И что дороги нет уже назад,
И въедет он когда-нибудь под вечер
В мой город, где ему никто не рад,
Где душу тешить некогда и нечем.

Примечания

1. Кодар А. Римские мотивы. Послесловие С.А. Кибальника. URL: http://www.newruslit.ru/modernwords/northbush/kodar/Kodar-Roman-Afterword.pdf

2. Кибальник С.А. Катулл в русской поэзии XVIII — первой половины XIX века // Античная поэзия в России. XVIII — первая половина XIX века. Очерки. СПб., 2012. С. 11—42.

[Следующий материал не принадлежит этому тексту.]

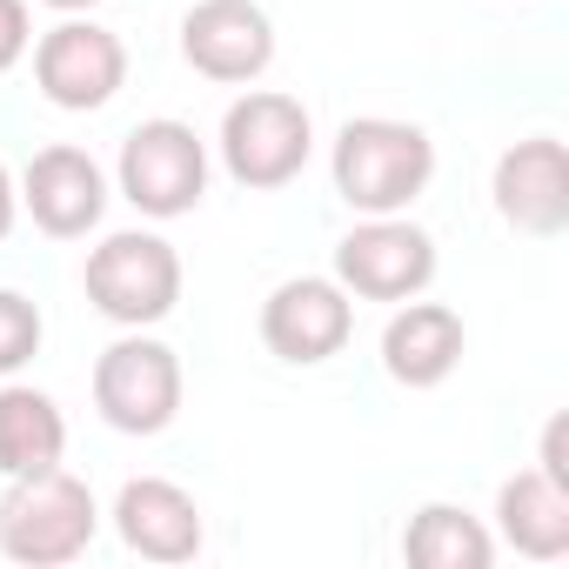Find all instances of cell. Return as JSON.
I'll list each match as a JSON object with an SVG mask.
<instances>
[{
    "label": "cell",
    "mask_w": 569,
    "mask_h": 569,
    "mask_svg": "<svg viewBox=\"0 0 569 569\" xmlns=\"http://www.w3.org/2000/svg\"><path fill=\"white\" fill-rule=\"evenodd\" d=\"M356 336V296L342 289L336 274H289L281 289L261 302V342L268 356L316 369L329 356H342Z\"/></svg>",
    "instance_id": "9c48e42d"
},
{
    "label": "cell",
    "mask_w": 569,
    "mask_h": 569,
    "mask_svg": "<svg viewBox=\"0 0 569 569\" xmlns=\"http://www.w3.org/2000/svg\"><path fill=\"white\" fill-rule=\"evenodd\" d=\"M329 174H336V194L356 214H409V201L436 181V141L416 121L356 114L336 134Z\"/></svg>",
    "instance_id": "6da1fadb"
},
{
    "label": "cell",
    "mask_w": 569,
    "mask_h": 569,
    "mask_svg": "<svg viewBox=\"0 0 569 569\" xmlns=\"http://www.w3.org/2000/svg\"><path fill=\"white\" fill-rule=\"evenodd\" d=\"M536 469H542L549 482H562V489H569V416H549V422H542V449H536Z\"/></svg>",
    "instance_id": "ffe728a7"
},
{
    "label": "cell",
    "mask_w": 569,
    "mask_h": 569,
    "mask_svg": "<svg viewBox=\"0 0 569 569\" xmlns=\"http://www.w3.org/2000/svg\"><path fill=\"white\" fill-rule=\"evenodd\" d=\"M14 214H21V181L8 174V161H0V241L14 234Z\"/></svg>",
    "instance_id": "44dd1931"
},
{
    "label": "cell",
    "mask_w": 569,
    "mask_h": 569,
    "mask_svg": "<svg viewBox=\"0 0 569 569\" xmlns=\"http://www.w3.org/2000/svg\"><path fill=\"white\" fill-rule=\"evenodd\" d=\"M181 61L201 81L248 88L274 61V21L261 0H194L181 14Z\"/></svg>",
    "instance_id": "30bf717a"
},
{
    "label": "cell",
    "mask_w": 569,
    "mask_h": 569,
    "mask_svg": "<svg viewBox=\"0 0 569 569\" xmlns=\"http://www.w3.org/2000/svg\"><path fill=\"white\" fill-rule=\"evenodd\" d=\"M462 349H469V329L449 302H396L389 329H382V369L389 382L402 389H442L456 369H462Z\"/></svg>",
    "instance_id": "5bb4252c"
},
{
    "label": "cell",
    "mask_w": 569,
    "mask_h": 569,
    "mask_svg": "<svg viewBox=\"0 0 569 569\" xmlns=\"http://www.w3.org/2000/svg\"><path fill=\"white\" fill-rule=\"evenodd\" d=\"M114 536L141 556V562H194L208 529H201V502L168 482V476H134L114 496Z\"/></svg>",
    "instance_id": "4fadbf2b"
},
{
    "label": "cell",
    "mask_w": 569,
    "mask_h": 569,
    "mask_svg": "<svg viewBox=\"0 0 569 569\" xmlns=\"http://www.w3.org/2000/svg\"><path fill=\"white\" fill-rule=\"evenodd\" d=\"M21 208L34 214L41 234L81 241V234H94L101 214H108V174H101V161H94L88 148L54 141V148H41V154L21 168Z\"/></svg>",
    "instance_id": "7c38bea8"
},
{
    "label": "cell",
    "mask_w": 569,
    "mask_h": 569,
    "mask_svg": "<svg viewBox=\"0 0 569 569\" xmlns=\"http://www.w3.org/2000/svg\"><path fill=\"white\" fill-rule=\"evenodd\" d=\"M214 148H221V168H228L241 188L268 194V188H289V181L309 168V154H316V121H309V108H302L296 94H281V88H248L241 101H228Z\"/></svg>",
    "instance_id": "277c9868"
},
{
    "label": "cell",
    "mask_w": 569,
    "mask_h": 569,
    "mask_svg": "<svg viewBox=\"0 0 569 569\" xmlns=\"http://www.w3.org/2000/svg\"><path fill=\"white\" fill-rule=\"evenodd\" d=\"M496 536L529 562H562L569 556V489L549 482L542 469H516L496 489Z\"/></svg>",
    "instance_id": "9a60e30c"
},
{
    "label": "cell",
    "mask_w": 569,
    "mask_h": 569,
    "mask_svg": "<svg viewBox=\"0 0 569 569\" xmlns=\"http://www.w3.org/2000/svg\"><path fill=\"white\" fill-rule=\"evenodd\" d=\"M68 456V416L34 382H0V476H41Z\"/></svg>",
    "instance_id": "2e32d148"
},
{
    "label": "cell",
    "mask_w": 569,
    "mask_h": 569,
    "mask_svg": "<svg viewBox=\"0 0 569 569\" xmlns=\"http://www.w3.org/2000/svg\"><path fill=\"white\" fill-rule=\"evenodd\" d=\"M41 8H54V14H88V8H101V0H41Z\"/></svg>",
    "instance_id": "7402d4cb"
},
{
    "label": "cell",
    "mask_w": 569,
    "mask_h": 569,
    "mask_svg": "<svg viewBox=\"0 0 569 569\" xmlns=\"http://www.w3.org/2000/svg\"><path fill=\"white\" fill-rule=\"evenodd\" d=\"M94 529H101V502L61 462L41 476H8V489H0V556L21 569H61L88 556Z\"/></svg>",
    "instance_id": "7a4b0ae2"
},
{
    "label": "cell",
    "mask_w": 569,
    "mask_h": 569,
    "mask_svg": "<svg viewBox=\"0 0 569 569\" xmlns=\"http://www.w3.org/2000/svg\"><path fill=\"white\" fill-rule=\"evenodd\" d=\"M402 562H416V569H489L496 536L482 529V516H469L456 502H422L402 529Z\"/></svg>",
    "instance_id": "e0dca14e"
},
{
    "label": "cell",
    "mask_w": 569,
    "mask_h": 569,
    "mask_svg": "<svg viewBox=\"0 0 569 569\" xmlns=\"http://www.w3.org/2000/svg\"><path fill=\"white\" fill-rule=\"evenodd\" d=\"M34 88L61 108V114H94L128 88V48L121 34H108L101 21L61 14L41 41H34Z\"/></svg>",
    "instance_id": "ba28073f"
},
{
    "label": "cell",
    "mask_w": 569,
    "mask_h": 569,
    "mask_svg": "<svg viewBox=\"0 0 569 569\" xmlns=\"http://www.w3.org/2000/svg\"><path fill=\"white\" fill-rule=\"evenodd\" d=\"M336 281L362 302H409L436 281V241L402 214H362L336 241Z\"/></svg>",
    "instance_id": "52a82bcc"
},
{
    "label": "cell",
    "mask_w": 569,
    "mask_h": 569,
    "mask_svg": "<svg viewBox=\"0 0 569 569\" xmlns=\"http://www.w3.org/2000/svg\"><path fill=\"white\" fill-rule=\"evenodd\" d=\"M41 336H48L41 309H34L21 289H0V382L21 376V369L41 356Z\"/></svg>",
    "instance_id": "ac0fdd59"
},
{
    "label": "cell",
    "mask_w": 569,
    "mask_h": 569,
    "mask_svg": "<svg viewBox=\"0 0 569 569\" xmlns=\"http://www.w3.org/2000/svg\"><path fill=\"white\" fill-rule=\"evenodd\" d=\"M114 188L134 214L148 221H181L201 208L208 194V141L174 121V114H154L141 121L128 141H121V161H114Z\"/></svg>",
    "instance_id": "5b68a950"
},
{
    "label": "cell",
    "mask_w": 569,
    "mask_h": 569,
    "mask_svg": "<svg viewBox=\"0 0 569 569\" xmlns=\"http://www.w3.org/2000/svg\"><path fill=\"white\" fill-rule=\"evenodd\" d=\"M94 409L121 436H161L181 416V356L161 336L128 329L94 356Z\"/></svg>",
    "instance_id": "8992f818"
},
{
    "label": "cell",
    "mask_w": 569,
    "mask_h": 569,
    "mask_svg": "<svg viewBox=\"0 0 569 569\" xmlns=\"http://www.w3.org/2000/svg\"><path fill=\"white\" fill-rule=\"evenodd\" d=\"M489 194H496V214L529 234V241H556L569 228V154L556 134H529V141H509L496 154V174H489Z\"/></svg>",
    "instance_id": "8fae6325"
},
{
    "label": "cell",
    "mask_w": 569,
    "mask_h": 569,
    "mask_svg": "<svg viewBox=\"0 0 569 569\" xmlns=\"http://www.w3.org/2000/svg\"><path fill=\"white\" fill-rule=\"evenodd\" d=\"M81 289L114 329H154L181 302V254L154 228H114L101 234V248H88Z\"/></svg>",
    "instance_id": "3957f363"
},
{
    "label": "cell",
    "mask_w": 569,
    "mask_h": 569,
    "mask_svg": "<svg viewBox=\"0 0 569 569\" xmlns=\"http://www.w3.org/2000/svg\"><path fill=\"white\" fill-rule=\"evenodd\" d=\"M34 48V14H28V0H0V74L21 68Z\"/></svg>",
    "instance_id": "d6986e66"
}]
</instances>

3. Кодар А. Цветы руин. Алматы, 2004. С. 11.

4. Там же. С. 17.

5. Там же. С. 47.

6. Там же. С. 21.

7. Белинский В.Г. Стихотворения Лермонтова // Белинский В.Г. Полн. собр. соч. М.; Л., 1955. Т. 6. С. 644.

8. Лермонтов М.Ю. Собр. соч. Л., 1979. Т. 1. С. 400.

9. Там же. С. 424.

10. Кодар А. Цветы руин. С. 41.

11. См.: Валиханов Ч. Собр. соч. Алма-Ата, 1961. Т. 1. С. 111.

12. Лермонтов М.Ю. Собр. соч. Т. 1. С. 460.

13. Рубцов Н. Стихотворения. М., 2011. С. 111.

14. Кодар А. Цветы руин. С. 77.

15. Пушкин А.С. Стихи, сочиненные ночью во время бессонницы // Пушкин А.С. Полн. собр. соч.: В 10 т. Л., 1977. Т. 2. С. 111.

16. Лермонтов М.Ю. Собр. соч. Т. 1. С. 488.